No, we don't ask people to reveal their gender, and I speculate that we never would. Quite honestly from a security perspective alone, the less we know about you personally, the better we both are. If you think about the principle of least privilege, it makes sense from an information standpoint too.
From a perspective of understanding organizations in general, and how your efforts to attract the most diverse group possible might be panning out, it is useful to know this type of thing. But we don't need to ask you for it when we can do an analysis on a subset of our data where we can be at least 95% certain that we're sure of the user's gender, run reports on how people interact with the site and what seems to make them leave, and then continue iterating based on what we learn.
But that's just a matter of looking at email addresses to see if we can figure out with high certainty if you're a male or female, or seeing if the email is associated with a social profile that indicates gender. But we'd never store this information outside of a temporary table that's used to associate posts to gender instead of posts to users, which is still completely anonymous, and vanishes once the query runs.
And, well, there's the argument that knowing the subset of your users that well might lead to more bias that you were trying to eliminate in the first place. So it's better if the only thing that knows it is a temporary table in the database server, and that it's only your best guess to begin with.
But that's just doing research into how you're serving people well, or not so well, and why, and what might make it better. From that research, you can work on broader initiatives such as changes to user experience to encourage or discourage certain behaviors, etc.

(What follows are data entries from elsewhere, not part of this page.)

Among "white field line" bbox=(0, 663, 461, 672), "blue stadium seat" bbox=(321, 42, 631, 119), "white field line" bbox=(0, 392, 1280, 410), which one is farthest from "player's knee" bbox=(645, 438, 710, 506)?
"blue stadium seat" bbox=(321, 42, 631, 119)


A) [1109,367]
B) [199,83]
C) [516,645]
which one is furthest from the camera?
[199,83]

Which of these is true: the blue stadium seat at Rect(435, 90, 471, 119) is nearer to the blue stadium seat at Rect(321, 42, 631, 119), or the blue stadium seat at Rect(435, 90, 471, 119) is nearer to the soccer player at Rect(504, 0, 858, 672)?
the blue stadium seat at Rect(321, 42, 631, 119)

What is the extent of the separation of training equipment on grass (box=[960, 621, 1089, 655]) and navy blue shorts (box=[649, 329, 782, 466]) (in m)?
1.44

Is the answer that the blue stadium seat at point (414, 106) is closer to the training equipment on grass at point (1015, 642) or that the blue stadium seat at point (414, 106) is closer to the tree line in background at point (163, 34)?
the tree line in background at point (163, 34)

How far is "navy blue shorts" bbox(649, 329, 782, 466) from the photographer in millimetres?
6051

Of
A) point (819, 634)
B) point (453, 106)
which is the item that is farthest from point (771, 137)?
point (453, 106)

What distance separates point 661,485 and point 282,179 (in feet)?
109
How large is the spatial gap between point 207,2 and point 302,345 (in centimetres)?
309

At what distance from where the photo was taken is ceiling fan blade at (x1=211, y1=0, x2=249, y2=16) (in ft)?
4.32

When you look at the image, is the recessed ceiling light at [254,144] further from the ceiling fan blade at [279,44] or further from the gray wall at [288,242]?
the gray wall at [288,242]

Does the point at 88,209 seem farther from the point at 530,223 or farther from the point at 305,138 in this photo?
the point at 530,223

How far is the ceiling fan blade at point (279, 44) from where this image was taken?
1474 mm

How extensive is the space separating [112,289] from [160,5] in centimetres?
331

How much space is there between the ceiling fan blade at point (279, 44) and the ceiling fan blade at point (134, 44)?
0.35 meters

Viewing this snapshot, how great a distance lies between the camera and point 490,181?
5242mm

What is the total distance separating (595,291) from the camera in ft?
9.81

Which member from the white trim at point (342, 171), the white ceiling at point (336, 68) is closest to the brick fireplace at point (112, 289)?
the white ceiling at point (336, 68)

What's better is just listening to people that feel unwelcome due to things that people are saying, understanding what those things look like and deciding if you should try to make a change in the user experience (UX / Software), culture (Community Growth) or both.

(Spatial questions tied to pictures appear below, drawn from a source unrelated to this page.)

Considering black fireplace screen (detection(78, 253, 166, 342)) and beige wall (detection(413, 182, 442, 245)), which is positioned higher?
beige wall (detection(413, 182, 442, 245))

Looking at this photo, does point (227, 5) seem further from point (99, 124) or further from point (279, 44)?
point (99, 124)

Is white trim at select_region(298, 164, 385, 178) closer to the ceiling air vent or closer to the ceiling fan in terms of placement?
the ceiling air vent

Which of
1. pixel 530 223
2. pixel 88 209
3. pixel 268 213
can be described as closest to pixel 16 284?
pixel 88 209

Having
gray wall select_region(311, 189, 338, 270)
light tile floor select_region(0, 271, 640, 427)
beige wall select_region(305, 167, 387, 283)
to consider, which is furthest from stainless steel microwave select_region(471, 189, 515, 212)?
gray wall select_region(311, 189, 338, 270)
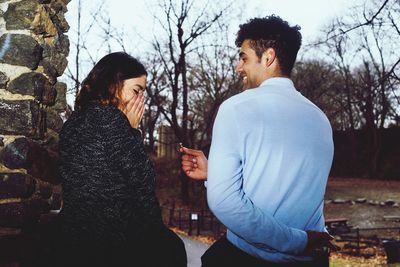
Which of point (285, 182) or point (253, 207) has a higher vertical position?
point (285, 182)

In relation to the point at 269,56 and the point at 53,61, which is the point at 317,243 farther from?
the point at 53,61

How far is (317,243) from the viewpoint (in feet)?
5.85

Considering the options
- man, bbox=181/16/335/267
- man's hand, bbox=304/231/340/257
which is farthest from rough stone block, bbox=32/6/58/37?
man's hand, bbox=304/231/340/257

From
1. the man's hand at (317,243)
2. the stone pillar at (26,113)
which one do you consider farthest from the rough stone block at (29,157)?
the man's hand at (317,243)

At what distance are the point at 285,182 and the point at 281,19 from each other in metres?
0.89

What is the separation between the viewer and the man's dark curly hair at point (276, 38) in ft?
6.38

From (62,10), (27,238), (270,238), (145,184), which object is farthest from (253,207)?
(62,10)

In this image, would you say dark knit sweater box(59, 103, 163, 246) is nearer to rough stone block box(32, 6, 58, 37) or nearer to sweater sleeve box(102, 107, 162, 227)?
sweater sleeve box(102, 107, 162, 227)

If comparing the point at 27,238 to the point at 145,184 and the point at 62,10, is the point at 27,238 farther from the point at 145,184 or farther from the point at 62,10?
the point at 62,10

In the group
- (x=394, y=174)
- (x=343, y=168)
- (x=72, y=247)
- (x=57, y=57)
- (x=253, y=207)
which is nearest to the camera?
(x=253, y=207)

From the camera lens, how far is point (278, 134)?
5.64ft

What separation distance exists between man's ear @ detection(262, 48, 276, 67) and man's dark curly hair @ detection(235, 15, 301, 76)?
2 cm

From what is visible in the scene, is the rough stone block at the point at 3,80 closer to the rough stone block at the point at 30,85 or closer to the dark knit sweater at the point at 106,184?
the rough stone block at the point at 30,85

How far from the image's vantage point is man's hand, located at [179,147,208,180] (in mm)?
2203
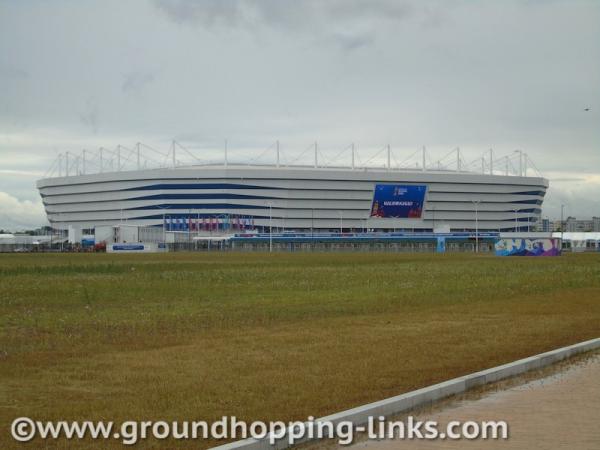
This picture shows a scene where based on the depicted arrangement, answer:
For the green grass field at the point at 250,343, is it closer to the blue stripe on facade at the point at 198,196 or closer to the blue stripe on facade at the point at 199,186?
the blue stripe on facade at the point at 199,186

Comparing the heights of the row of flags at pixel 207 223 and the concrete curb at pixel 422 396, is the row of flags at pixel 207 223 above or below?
above

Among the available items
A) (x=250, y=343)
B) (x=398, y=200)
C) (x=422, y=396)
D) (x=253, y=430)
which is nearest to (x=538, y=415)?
(x=422, y=396)

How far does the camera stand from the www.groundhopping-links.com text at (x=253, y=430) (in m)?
9.02

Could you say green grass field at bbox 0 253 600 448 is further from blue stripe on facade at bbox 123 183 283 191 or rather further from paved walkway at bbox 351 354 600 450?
blue stripe on facade at bbox 123 183 283 191

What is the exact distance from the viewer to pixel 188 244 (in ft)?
511

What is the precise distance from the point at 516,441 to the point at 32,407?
19.6ft

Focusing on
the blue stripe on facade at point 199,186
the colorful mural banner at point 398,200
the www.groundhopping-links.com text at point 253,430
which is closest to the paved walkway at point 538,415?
the www.groundhopping-links.com text at point 253,430

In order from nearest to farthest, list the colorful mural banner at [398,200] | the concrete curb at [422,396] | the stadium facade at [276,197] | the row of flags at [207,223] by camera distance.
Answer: the concrete curb at [422,396]
the row of flags at [207,223]
the stadium facade at [276,197]
the colorful mural banner at [398,200]

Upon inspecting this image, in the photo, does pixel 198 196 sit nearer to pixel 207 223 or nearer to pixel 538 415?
pixel 207 223

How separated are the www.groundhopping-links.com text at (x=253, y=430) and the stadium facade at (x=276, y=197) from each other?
581 feet

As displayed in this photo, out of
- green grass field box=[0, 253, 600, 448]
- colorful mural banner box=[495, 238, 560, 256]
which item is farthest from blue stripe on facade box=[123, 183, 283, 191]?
green grass field box=[0, 253, 600, 448]

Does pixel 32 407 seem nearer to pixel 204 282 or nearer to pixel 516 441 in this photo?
pixel 516 441

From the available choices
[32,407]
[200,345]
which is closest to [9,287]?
[200,345]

Then, constantly ask these people if it's getting better, staying the same, or getting worse, and adapt.
code like:
if (gender.IsMale()) {
// show something
} else if {
// do something
} else {
// this should never be reached
}
... well you can see that doesn't scale based on engineering principles alone, along with it being a horrible idea. So it's better to look at all of the causes, even those you have zero direct control over, and see what you can do working backwards from there.
And, well, do your diligence by listening and running numbers and finding out what they mean to see if you have a problem. And if you do, or even think you do, work on it before it becomes much bigger than you'd like, which we unfortunately didn't do.